Moher founded the Western Edge Theatre in Nanaimo, British Columbia in 2003, where he was the artistic producer from 2003 to 2012. He retired as Executive Director of the theatre in 2022.

==Television, film, and radio==
Moher has written for television, film, and radio. In 1978, his radio play Down for the Weekend aired on CBC Radio's Radio Drama Series. Moher subsequently adapted the play for stage, which premiered at the Northern Light Theatre in 1980. His other radio plays include Orchids and Cacti (1980), for which he was nominated for an ACTRA Award for Best Writer in 1981; Life Line (1982), and Janus (1984).

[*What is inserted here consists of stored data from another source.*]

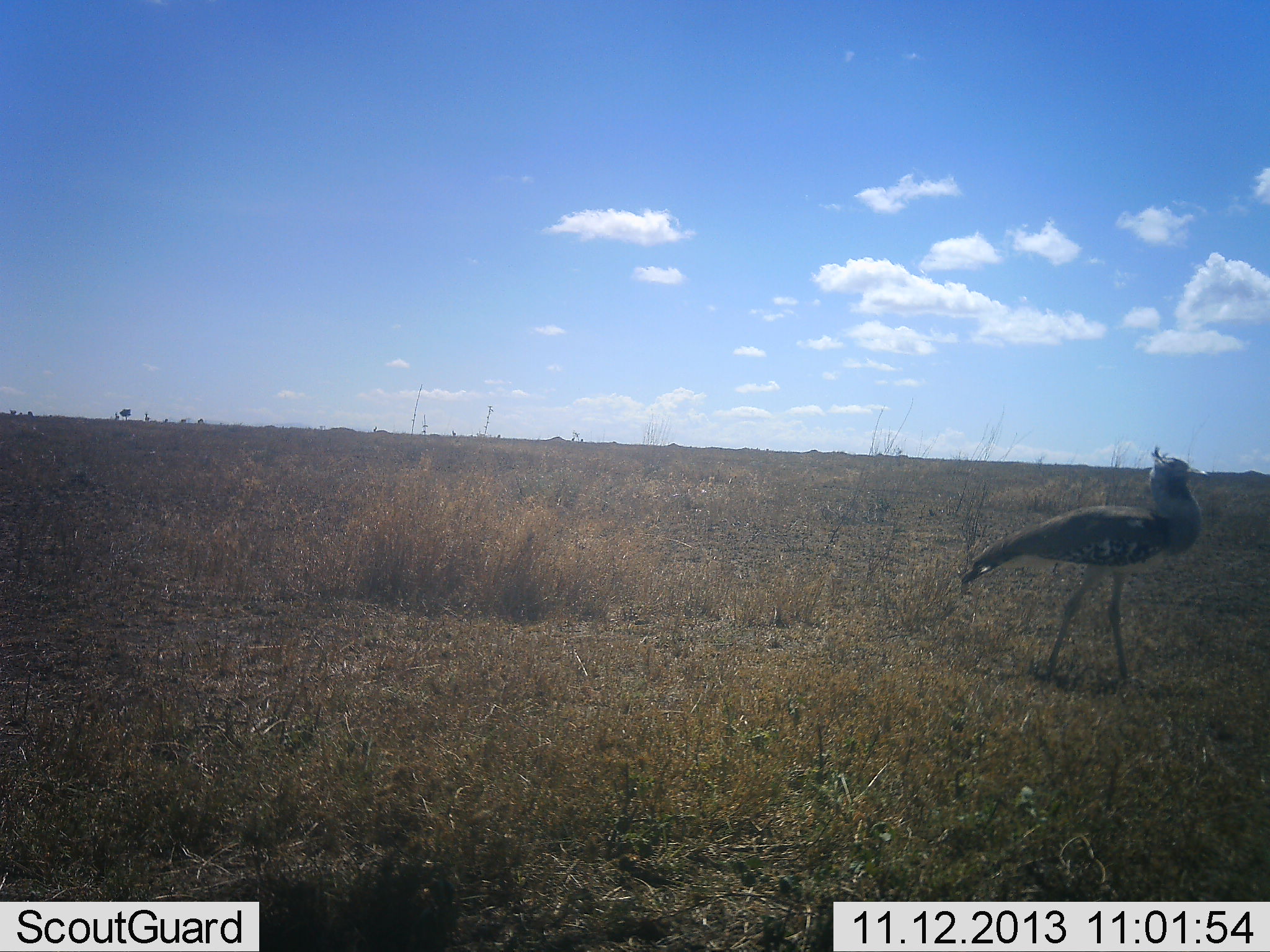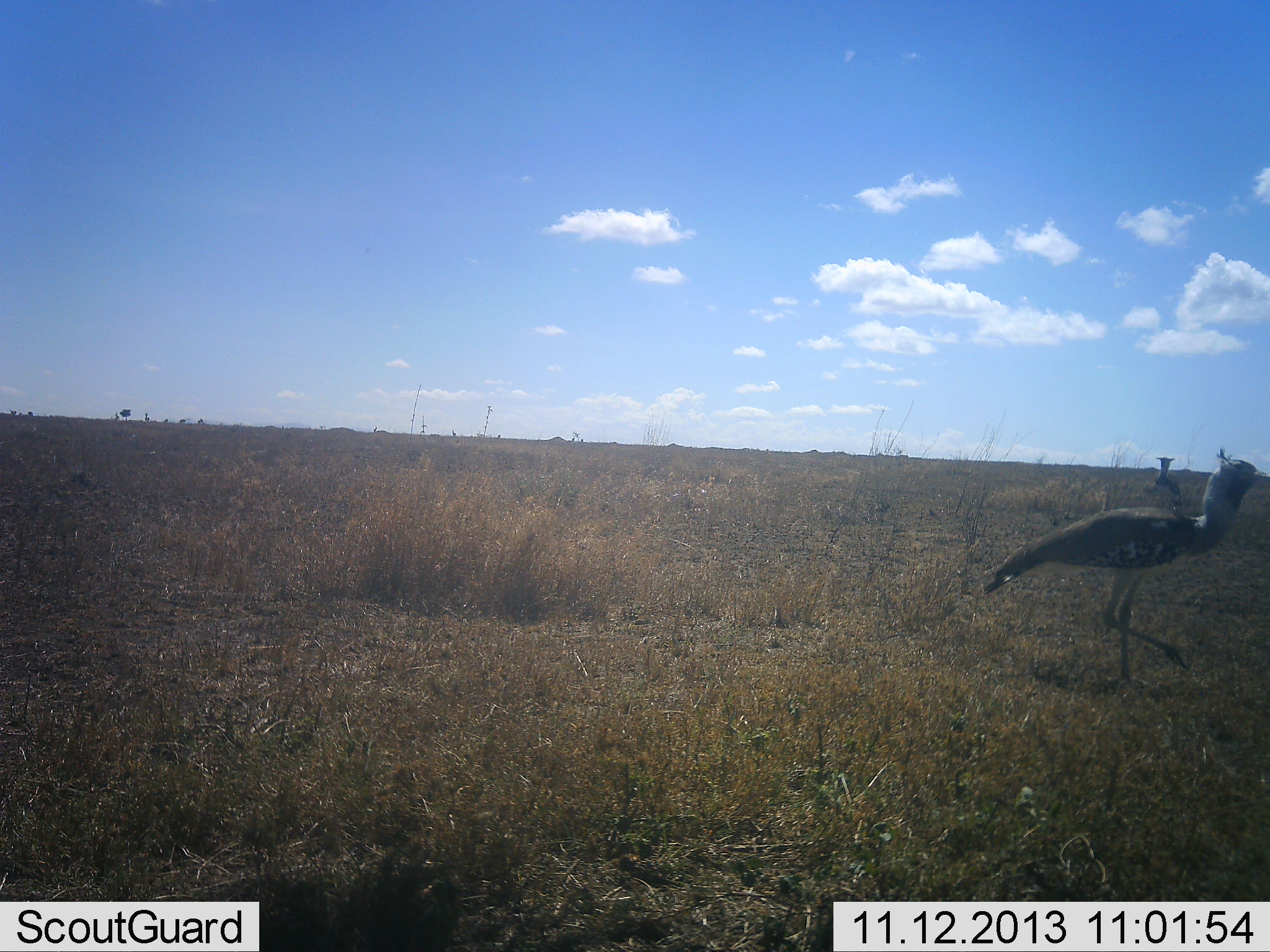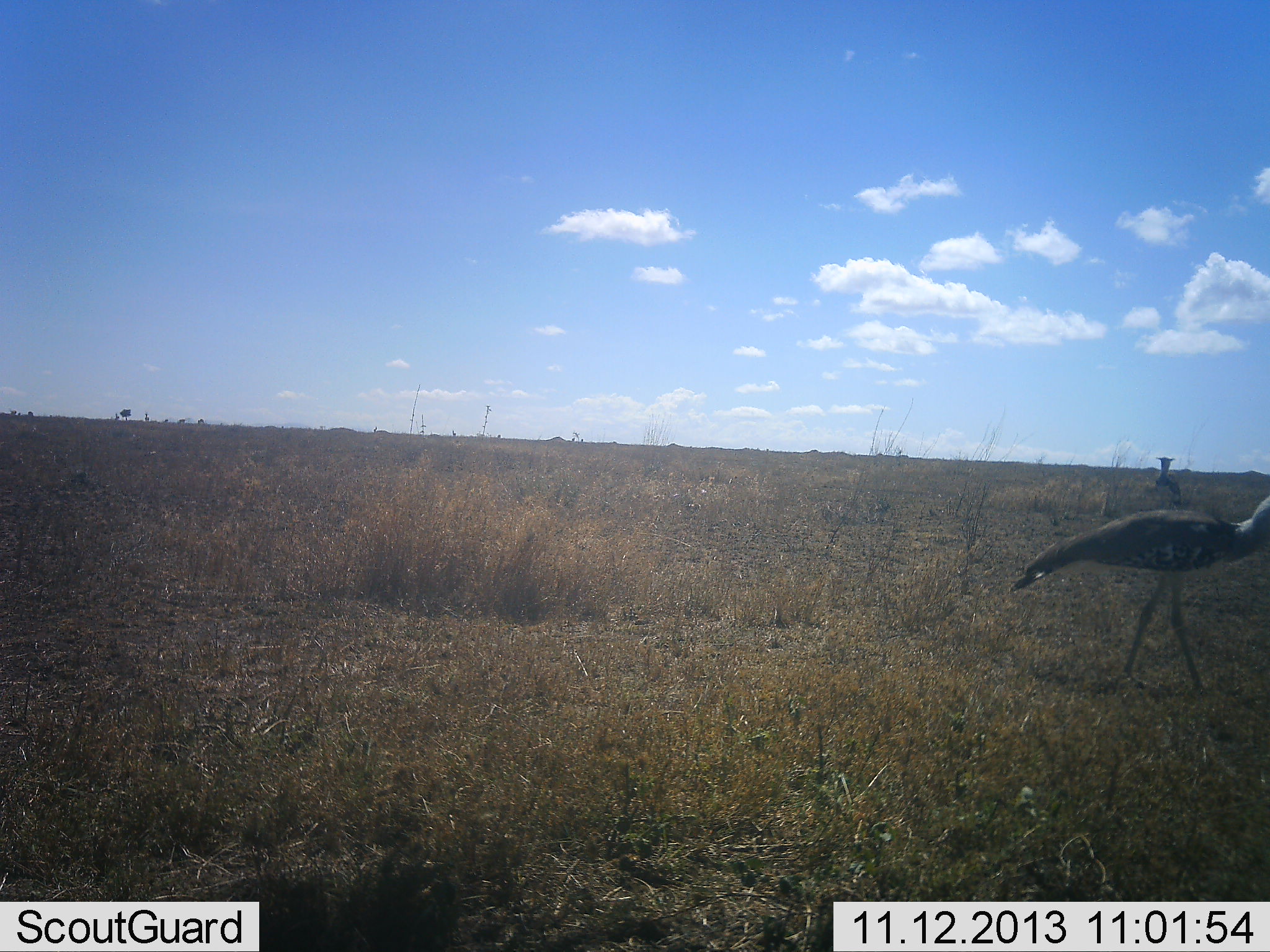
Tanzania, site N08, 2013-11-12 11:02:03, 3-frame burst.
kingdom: Animalia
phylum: Chordata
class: Aves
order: Otidiformes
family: Otididae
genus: Ardeotis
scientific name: Ardeotis kori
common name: kori bustard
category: koribustard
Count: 1.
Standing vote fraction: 30%.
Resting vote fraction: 0%.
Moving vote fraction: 100%.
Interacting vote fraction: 0%.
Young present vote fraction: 0%.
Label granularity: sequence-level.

He portrayed the mob boss Lucien in the 2016 film The Ol' Amity Blues, directed by Jeff James Monson.

==Journalism==
As a journalist, Moher has written for The Globe and Mail, Saturday Night, the Alberta Report, the National Post, the Vancouver Sun, and The Georgia Straight. Moher is a producer and journalist for the local media organization Life on Gabriola TV, and was the publisher and editor of the online magazine backofthebook.

==Works==
===Plays===
- Pause (1974), 49th Street Theatre, Calgary.
- The Broken Globe (1976), Theatre 3.
- Stage Falls (1978), Persephone.
- Down For The Weekend (1980), Northern Light Theatre.
- Odd Jobs (1985), Theatre Network.
- Sliding for Home (1987) with Gerald Reid and William Shookhoff, Workshop West Theatre.
- The Third Ascent (1988), Theatre Network.
- Prairie Report (1988), Workshop West Theatre.
- At Sea (1990), Malaspina College Theatre.
- Farewell (1991), Workshop West Theatre.
- Kidnapping the Bride (1991), Alberta Theatre Projects.
- Brother XII (1991), Nanaimo Festival.
- Blue Trumpeter (1993), Studio Theatre.
- Supreme Dream (1995) with Rhonda Trodd, Theatre Network.
- All I Ever Wanted (1995), Nanaimo Festival.
- Tolstoy's Wife (1997), Alberta Theatre Projects.
- Weather (1999), Alberta Theatre Projects.
- Big Baby (2004), Alberta Theatre Projects.
- Run in Fields (2017), Western Edge Theatre.
- Boy Player (2025), Gabriola Theatre Festival.

===Radio plays===
- Down for the Weekend (1978), CBC Radio.
- Orchids and Cacti (1980), CBC Radio.
- Life Line (1982), CBC Radio.
- Janus (1984), CBC Radio.
- Restoration (1988), CBC Radio.
- City of Champions (1989), CBC Radio.
- Enemy Alien (1990), CBC Radio.

===Musicals===
- The Grimm Brothers' Road Show (1975) with Lawrence Reese, Theatre 3.
- Doctor Dolittle (1977) with Lawrence Reese, Northern Light Theatre.
- McLuhan: The Musical (1994) with Gerald Reid, Great Canadian Theatre Company.
- Moonbound! (2014) with Antonio Gradanti, Over the Moon Theatricals.